Job:
Please reproduce all of the records below word for word, leaving out the pictures.
+--
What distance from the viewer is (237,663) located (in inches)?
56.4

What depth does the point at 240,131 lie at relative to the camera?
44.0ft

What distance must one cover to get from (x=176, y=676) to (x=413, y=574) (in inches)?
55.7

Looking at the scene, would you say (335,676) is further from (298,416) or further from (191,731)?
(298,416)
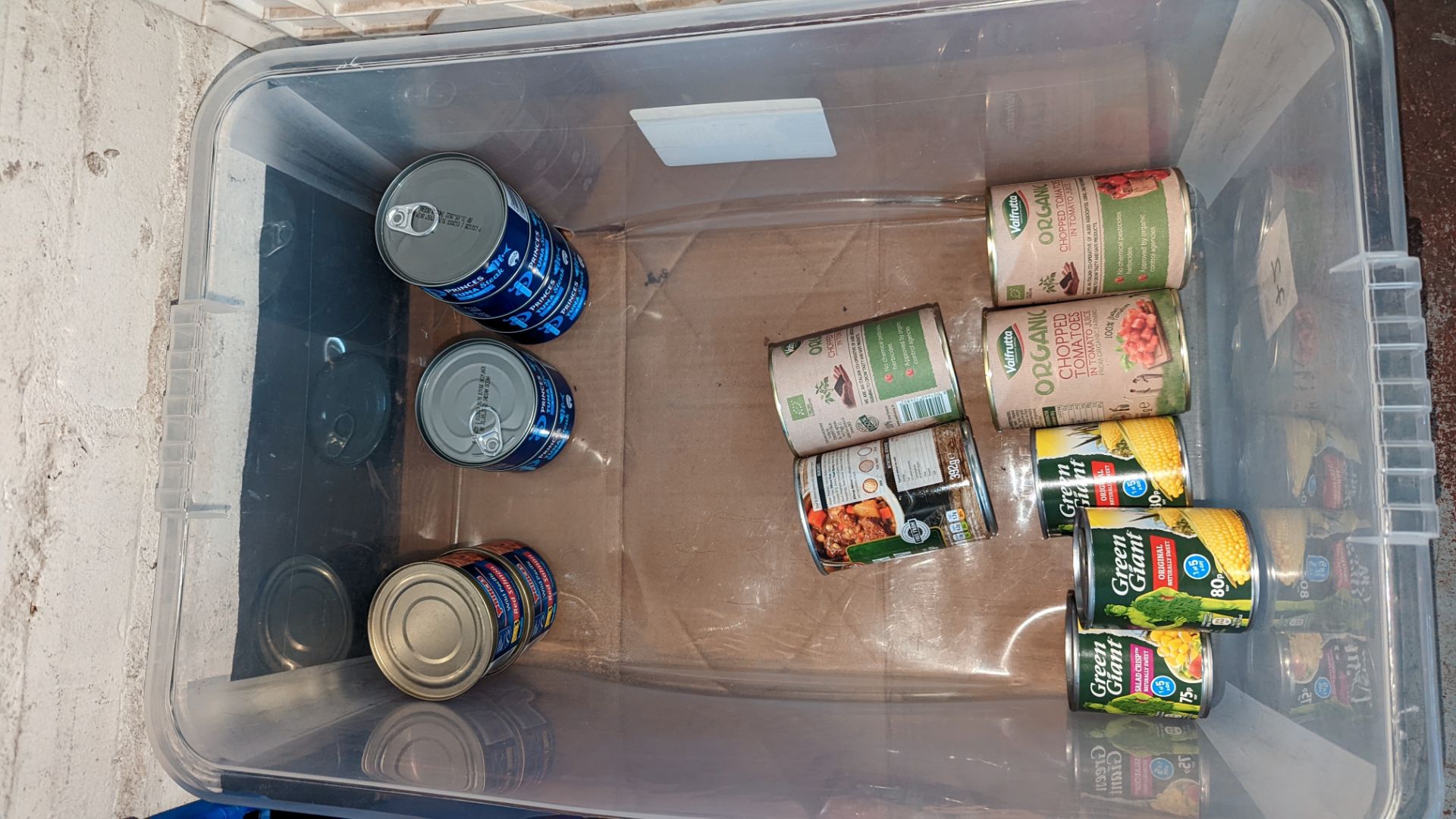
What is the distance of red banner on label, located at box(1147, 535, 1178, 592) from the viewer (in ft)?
2.94

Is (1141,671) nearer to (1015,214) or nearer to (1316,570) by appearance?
(1316,570)

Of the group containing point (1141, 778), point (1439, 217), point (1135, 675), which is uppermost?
point (1439, 217)

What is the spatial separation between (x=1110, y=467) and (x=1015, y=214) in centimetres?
32

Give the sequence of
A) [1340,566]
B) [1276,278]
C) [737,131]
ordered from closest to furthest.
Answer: [1340,566] < [1276,278] < [737,131]

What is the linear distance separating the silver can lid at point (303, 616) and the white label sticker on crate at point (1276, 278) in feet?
3.88

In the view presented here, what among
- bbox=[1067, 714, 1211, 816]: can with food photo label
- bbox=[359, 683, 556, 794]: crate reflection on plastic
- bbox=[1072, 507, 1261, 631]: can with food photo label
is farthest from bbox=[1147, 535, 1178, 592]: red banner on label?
bbox=[359, 683, 556, 794]: crate reflection on plastic

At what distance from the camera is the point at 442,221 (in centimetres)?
99

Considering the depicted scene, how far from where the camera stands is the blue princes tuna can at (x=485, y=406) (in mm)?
1071

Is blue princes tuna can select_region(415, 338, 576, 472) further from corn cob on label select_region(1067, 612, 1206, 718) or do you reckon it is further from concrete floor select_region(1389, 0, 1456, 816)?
concrete floor select_region(1389, 0, 1456, 816)

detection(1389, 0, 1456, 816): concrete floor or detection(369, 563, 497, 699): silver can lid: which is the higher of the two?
detection(1389, 0, 1456, 816): concrete floor

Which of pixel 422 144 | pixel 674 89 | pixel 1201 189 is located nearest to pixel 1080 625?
pixel 1201 189

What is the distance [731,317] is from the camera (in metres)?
1.21

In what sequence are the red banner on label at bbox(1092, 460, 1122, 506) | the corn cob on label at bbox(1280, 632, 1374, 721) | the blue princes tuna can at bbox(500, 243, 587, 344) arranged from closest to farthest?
the corn cob on label at bbox(1280, 632, 1374, 721) < the red banner on label at bbox(1092, 460, 1122, 506) < the blue princes tuna can at bbox(500, 243, 587, 344)

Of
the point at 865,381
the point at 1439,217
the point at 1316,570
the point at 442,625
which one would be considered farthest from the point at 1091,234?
the point at 442,625
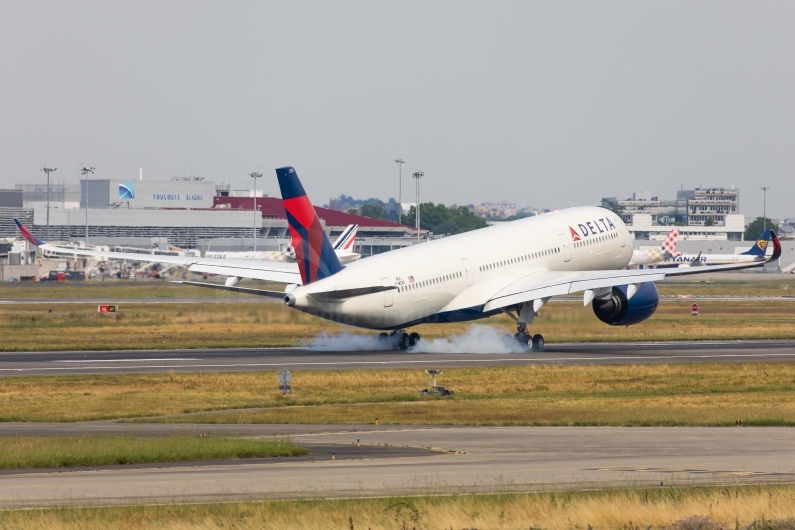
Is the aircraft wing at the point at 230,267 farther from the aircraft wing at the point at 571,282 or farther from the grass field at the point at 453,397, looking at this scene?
the grass field at the point at 453,397

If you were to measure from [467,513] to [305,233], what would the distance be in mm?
34002

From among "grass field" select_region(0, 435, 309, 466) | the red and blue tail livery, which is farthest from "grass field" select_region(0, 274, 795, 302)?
"grass field" select_region(0, 435, 309, 466)

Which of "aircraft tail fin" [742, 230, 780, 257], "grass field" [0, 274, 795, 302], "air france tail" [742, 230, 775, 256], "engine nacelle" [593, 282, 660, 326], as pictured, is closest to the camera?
"engine nacelle" [593, 282, 660, 326]

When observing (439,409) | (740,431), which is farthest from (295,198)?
(740,431)

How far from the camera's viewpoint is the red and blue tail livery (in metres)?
53.1

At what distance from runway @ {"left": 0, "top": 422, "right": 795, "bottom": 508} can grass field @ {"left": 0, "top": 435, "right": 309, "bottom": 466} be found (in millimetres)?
986

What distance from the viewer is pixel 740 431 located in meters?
32.8

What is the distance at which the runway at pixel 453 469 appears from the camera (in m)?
22.9

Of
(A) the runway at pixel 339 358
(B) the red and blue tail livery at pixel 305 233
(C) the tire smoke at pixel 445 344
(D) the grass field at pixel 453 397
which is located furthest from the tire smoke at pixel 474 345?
(D) the grass field at pixel 453 397

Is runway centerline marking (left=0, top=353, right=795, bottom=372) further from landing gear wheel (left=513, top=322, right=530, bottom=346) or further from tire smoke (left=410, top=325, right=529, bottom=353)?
tire smoke (left=410, top=325, right=529, bottom=353)

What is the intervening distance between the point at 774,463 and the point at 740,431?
22.2ft

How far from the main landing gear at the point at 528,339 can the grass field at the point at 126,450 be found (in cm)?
3199

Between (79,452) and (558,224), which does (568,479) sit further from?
Result: (558,224)

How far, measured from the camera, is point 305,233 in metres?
A: 53.6
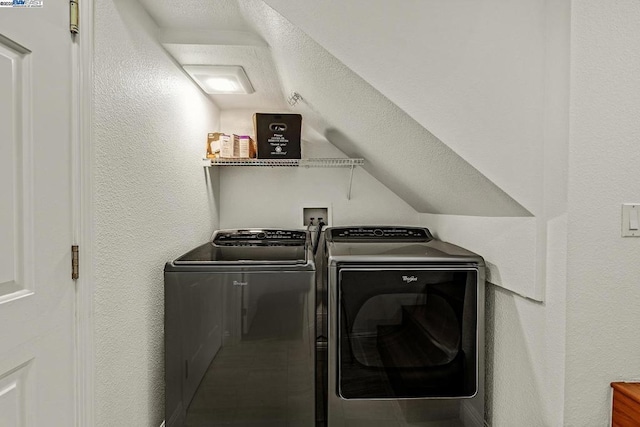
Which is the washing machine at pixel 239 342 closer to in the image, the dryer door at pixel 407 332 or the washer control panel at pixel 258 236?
the dryer door at pixel 407 332

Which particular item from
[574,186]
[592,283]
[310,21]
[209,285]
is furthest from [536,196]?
[209,285]

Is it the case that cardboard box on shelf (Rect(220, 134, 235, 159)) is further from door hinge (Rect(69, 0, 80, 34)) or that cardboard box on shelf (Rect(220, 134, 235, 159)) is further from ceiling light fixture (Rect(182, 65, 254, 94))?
door hinge (Rect(69, 0, 80, 34))

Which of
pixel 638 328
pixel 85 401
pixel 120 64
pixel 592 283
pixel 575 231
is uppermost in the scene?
pixel 120 64

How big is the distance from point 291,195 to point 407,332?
1368 millimetres

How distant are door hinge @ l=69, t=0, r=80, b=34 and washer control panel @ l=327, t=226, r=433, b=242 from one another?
5.29 ft

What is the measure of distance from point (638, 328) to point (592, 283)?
255mm

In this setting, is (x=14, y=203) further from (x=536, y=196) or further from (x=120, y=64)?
(x=536, y=196)

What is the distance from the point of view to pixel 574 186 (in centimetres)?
129

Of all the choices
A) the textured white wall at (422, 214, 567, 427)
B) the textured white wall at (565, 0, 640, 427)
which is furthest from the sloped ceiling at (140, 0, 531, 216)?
the textured white wall at (565, 0, 640, 427)

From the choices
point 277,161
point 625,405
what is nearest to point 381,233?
point 277,161

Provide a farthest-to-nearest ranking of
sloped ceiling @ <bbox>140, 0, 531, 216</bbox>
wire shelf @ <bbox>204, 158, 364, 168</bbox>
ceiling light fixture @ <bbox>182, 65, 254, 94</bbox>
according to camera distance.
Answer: wire shelf @ <bbox>204, 158, 364, 168</bbox>
ceiling light fixture @ <bbox>182, 65, 254, 94</bbox>
sloped ceiling @ <bbox>140, 0, 531, 216</bbox>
+--
Response for this exercise:
What distance from the viewer is (237,663) located (in inches)?
56.4

What depth does the point at 240,131 lie at relative to the camera?
44.0ft

What distance must one cover to get from (x=176, y=676) to (x=413, y=574) (in inches)?
55.7

Looking at the scene, would you say (335,676) is further from (298,416) or further from (191,731)?
(298,416)
What is the distance of red banner on label, located at box(1147, 535, 1178, 592) from the viewer (in ft)?
2.94

Is (1141,671) nearer to (1015,214) or nearer to (1316,570) by appearance?
(1316,570)

Of the group containing point (1141, 778), point (1439, 217), point (1135, 675), which is uppermost?
point (1439, 217)

What is the spatial separation between (x=1110, y=467) and (x=1015, y=214) in centimetres?
32

Give the sequence of
A) [1340,566]
B) [1276,278]
C) [737,131]
ordered from closest to furthest.
Answer: [1340,566] < [1276,278] < [737,131]

What is the linear distance separating the silver can lid at point (303, 616) and the white label sticker on crate at point (1276, 278) in feet?
3.88

In the view presented here, what among
- bbox=[1067, 714, 1211, 816]: can with food photo label
- bbox=[359, 683, 556, 794]: crate reflection on plastic
- bbox=[1072, 507, 1261, 631]: can with food photo label
is farthest from bbox=[1147, 535, 1178, 592]: red banner on label?
bbox=[359, 683, 556, 794]: crate reflection on plastic

At what distance from the camera is the point at 442,221 (in centimetres)?
99

Considering the depicted scene, how far from where the camera stands is the blue princes tuna can at (x=485, y=406) (in mm)?
1071

Is blue princes tuna can select_region(415, 338, 576, 472) further from corn cob on label select_region(1067, 612, 1206, 718) or do you reckon it is further from concrete floor select_region(1389, 0, 1456, 816)?
concrete floor select_region(1389, 0, 1456, 816)

detection(1389, 0, 1456, 816): concrete floor or detection(369, 563, 497, 699): silver can lid: which is the higher of the two?
detection(1389, 0, 1456, 816): concrete floor

Which of pixel 422 144 | pixel 674 89 | pixel 1201 189 is located nearest to pixel 1080 625?
pixel 1201 189

What is the distance [731,317] is from the camera (in metres)?
1.21

In what sequence are the red banner on label at bbox(1092, 460, 1122, 506) | the corn cob on label at bbox(1280, 632, 1374, 721) | the blue princes tuna can at bbox(500, 243, 587, 344) arranged from closest to farthest?
the corn cob on label at bbox(1280, 632, 1374, 721) < the red banner on label at bbox(1092, 460, 1122, 506) < the blue princes tuna can at bbox(500, 243, 587, 344)

Of
the point at 865,381
the point at 1439,217
the point at 1316,570
the point at 442,625
which one would be considered farthest from the point at 1091,234?
the point at 442,625
Is the aircraft wing at the point at 230,267 farther from the aircraft wing at the point at 571,282 or farther from the grass field at the point at 453,397, looking at this scene?
the grass field at the point at 453,397

If you were to measure from [467,513] to [305,233], what would the distance be in mm?
34002

From among "grass field" select_region(0, 435, 309, 466) | the red and blue tail livery, which is farthest from "grass field" select_region(0, 274, 795, 302)?
"grass field" select_region(0, 435, 309, 466)

Which of "aircraft tail fin" [742, 230, 780, 257], "grass field" [0, 274, 795, 302], "air france tail" [742, 230, 775, 256], "engine nacelle" [593, 282, 660, 326], as pictured, is closest to the camera?
"engine nacelle" [593, 282, 660, 326]

When observing (439,409) | (740,431), which is farthest from (295,198)?
(740,431)

How far from the camera's viewpoint is the red and blue tail livery (in metres)?
53.1

At what distance from runway @ {"left": 0, "top": 422, "right": 795, "bottom": 508} can grass field @ {"left": 0, "top": 435, "right": 309, "bottom": 466} be found (in millimetres)?
986

What distance from the viewer is pixel 740 431 located in meters?
32.8

What is the distance at which the runway at pixel 453 469 appears from the camera (in m)?
22.9

Of
(A) the runway at pixel 339 358
(B) the red and blue tail livery at pixel 305 233
(C) the tire smoke at pixel 445 344
(D) the grass field at pixel 453 397
which is located furthest from the tire smoke at pixel 474 345?
(D) the grass field at pixel 453 397

Is runway centerline marking (left=0, top=353, right=795, bottom=372) further from landing gear wheel (left=513, top=322, right=530, bottom=346) or further from tire smoke (left=410, top=325, right=529, bottom=353)?
tire smoke (left=410, top=325, right=529, bottom=353)

What is the intervening distance between the point at 774,463 and the point at 740,431?
22.2ft

How far from the main landing gear at the point at 528,339 can the grass field at the point at 126,450 be found (in cm)?
3199

Between (79,452) and (558,224), which does (568,479) sit further from?
Result: (558,224)

How far, measured from the camera, is point 305,233 in metres?
A: 53.6
Which is the washing machine at pixel 239 342 closer to in the image, the dryer door at pixel 407 332 or the washer control panel at pixel 258 236?
the dryer door at pixel 407 332

Which particular item from
[574,186]
[592,283]
[310,21]
[209,285]
is furthest from [536,196]?
[209,285]

Is it the case that cardboard box on shelf (Rect(220, 134, 235, 159)) is further from door hinge (Rect(69, 0, 80, 34)) or that cardboard box on shelf (Rect(220, 134, 235, 159)) is further from ceiling light fixture (Rect(182, 65, 254, 94))?
door hinge (Rect(69, 0, 80, 34))

Which of
pixel 638 328
pixel 85 401
pixel 120 64
pixel 592 283
pixel 575 231
is uppermost in the scene?
pixel 120 64

How big is the distance from point 291,195 to point 407,332?
1368 millimetres

How distant are door hinge @ l=69, t=0, r=80, b=34 and washer control panel @ l=327, t=226, r=433, b=242 from one another?
5.29 ft

What is the measure of distance from point (638, 328) to point (592, 283)?
255mm

In this setting, is (x=14, y=203) further from (x=536, y=196) or further from (x=120, y=64)?
(x=536, y=196)

What is the distance from the point of view to pixel 574 186 (in centimetres)?
129

Of all the choices
A) the textured white wall at (422, 214, 567, 427)
B) the textured white wall at (565, 0, 640, 427)
which is furthest from the sloped ceiling at (140, 0, 531, 216)?
the textured white wall at (565, 0, 640, 427)

From the choices
point 277,161
point 625,405
what is nearest to point 381,233?
point 277,161

Provide a farthest-to-nearest ranking of
sloped ceiling @ <bbox>140, 0, 531, 216</bbox>
wire shelf @ <bbox>204, 158, 364, 168</bbox>
ceiling light fixture @ <bbox>182, 65, 254, 94</bbox>
according to camera distance.
Answer: wire shelf @ <bbox>204, 158, 364, 168</bbox>
ceiling light fixture @ <bbox>182, 65, 254, 94</bbox>
sloped ceiling @ <bbox>140, 0, 531, 216</bbox>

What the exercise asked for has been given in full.